Farmar had an MRI Saturday in Orlando which revealed the tear. He will fly home to Los Angeles on Sunday, then be seen by several doctors in Los Angeles and determine the best course of action.
“It’s disappointing. You want to play ball. You work so hard to be ready, you want to go out there and help your team,” Farmar said before the Lakers game against Orlando Saturday night. “I felt I played well last night and was getting mentally back on track and ready to roll. It’s part of the game and it’s part of life. Setbacks come an there’s always going to be adversity. It’s how you deal with it. I’ll be fine.”
Farmar is the Lakers primary back-up at point guard.

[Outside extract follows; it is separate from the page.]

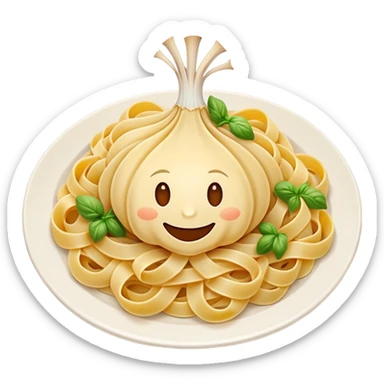 Smiling garlic pasta sticker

He’s been playing almost 20 minutes a game, averaging 7.9 points, 2.2 rebounds and 2.4 assists.
Lakers coach Phil Jackson didn’t want to divulge the team’s plans, but it’s likely Lamar Odom and Sasha Vujacic would help fill the hole in the backcourt.

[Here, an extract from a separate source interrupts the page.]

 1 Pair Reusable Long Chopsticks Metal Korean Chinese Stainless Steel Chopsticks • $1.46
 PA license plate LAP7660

Dwyane Wade turned in his 11th 30-point night of the season in Friday’s win over the Lakers, which caused more than a few people to harken back to the days when Kobe Bryant regularly put up monster numbers like that, because the Lakers were so lacking in the front court.

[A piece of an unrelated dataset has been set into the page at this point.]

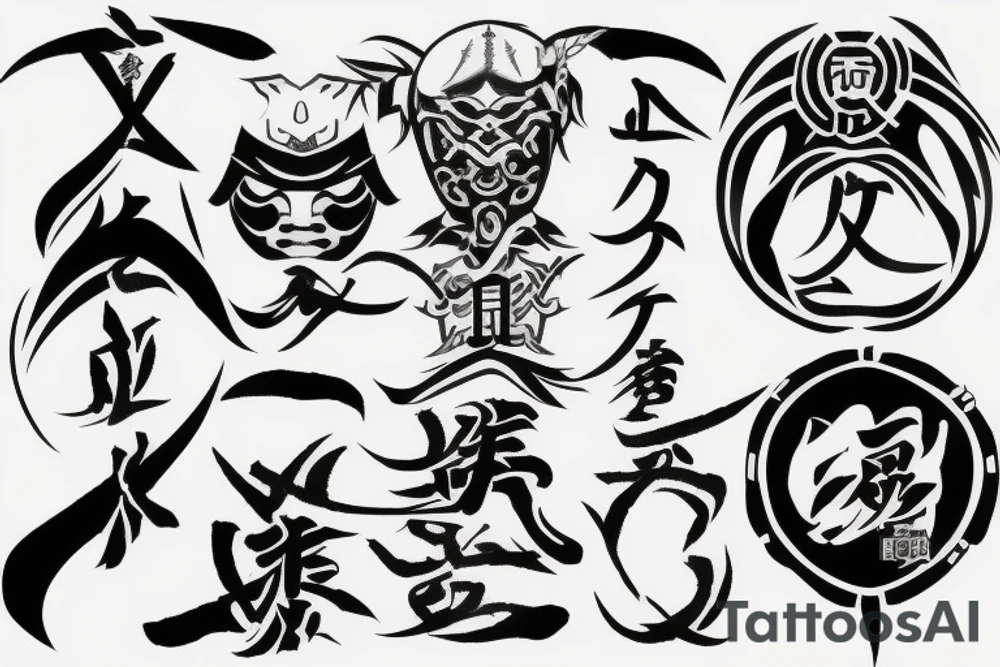 Japanese symbol of warriors tattoo idea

Afterwards, I asked Kobe if he saw any similarities and he smirked.
`No, because if I was hot like he was (Friday), I would’ve had 50 points because I would’ve shot the ball like 45 times, not 25 times like he did,” Bryant said, laughing. “I would’ve kept going.”
If Bryant hadn’t said that though, this quote from Udonis Haslem would’ve topped the night’s notebook.
Haslem was asked about Bryant’s last shot, which rattled around the rim a few times before finally bouncing out and giving the Heat the victory.
“He puts up a shot with Shawn (Marion) all over him and the shot goes halfway down,” Haslem said. “If you can get half a point for a bucket, he would’ve gotten half a point and we would’ve won by half a point.”
MIAMI — Then, in a Flash, all was not well with the Lakers.
After pulling out a few uninspiring victories against some even more uninspiring teams back home in Los Angeles, the Lakers began a second-straight East Coast trip on a low note.
This time it was Dwyane Wade and the previously struggling Miami Heat knocking them off of their stride, beating the Lakers 89-87 Friday night in front of a sellout crowd at American Airlines Arena.
And typically, though predictably, it was Wade doing much of the damage.
The NBA’s scoring leader scored 35 points on 13-of-25 shooting Friday night, his 11th 30-point game of the season.
Wade’s circus-shot, 33-foot, 3-pointer beat the buzzer at the end of the third quarter and gave Miami its largest lead of the game at 75-63.
The Lakers somehow found a way to answer, closing the gap to one point on Pau Gasol’s free throw with eight seconds remaining in the game, and had a chance to tie the game at the end of regulation, but Kobe Bryant’s fall-away jumper rattled around the basket and popped out to end the game.
“I thought it was in,” said Bryant, who had a team high 28 points. “Even when it rattled around, I thought it was going to fall. It just didn’t happen.”
Had it gone in the Lakers would’ve sent the game to overtime and earned a chance to improve their record to 22-3, despite scoring a season-low in points.
Instead the Lakers (21-4) must head to Orlando for a game tonight against a team with a record (20-6) that would immediately make them the second-best team in the Western Conference.
But perhaps more importantly, had Bryant’s shot gone in, and the Lakers continued their fourth-quarter surge into overtime and escaped with a win, they also would’ve probably escaped having to answer questions about their wretched free throw shooting (10 of 19) Friday night, their 21 turnovers, and their inability to get Andrew Bynum involved in a game against a team that starts a 6-foot-8 player (Udonis Haslem) at power forward and an unheralded second-year free agent named Joel Anthony at center.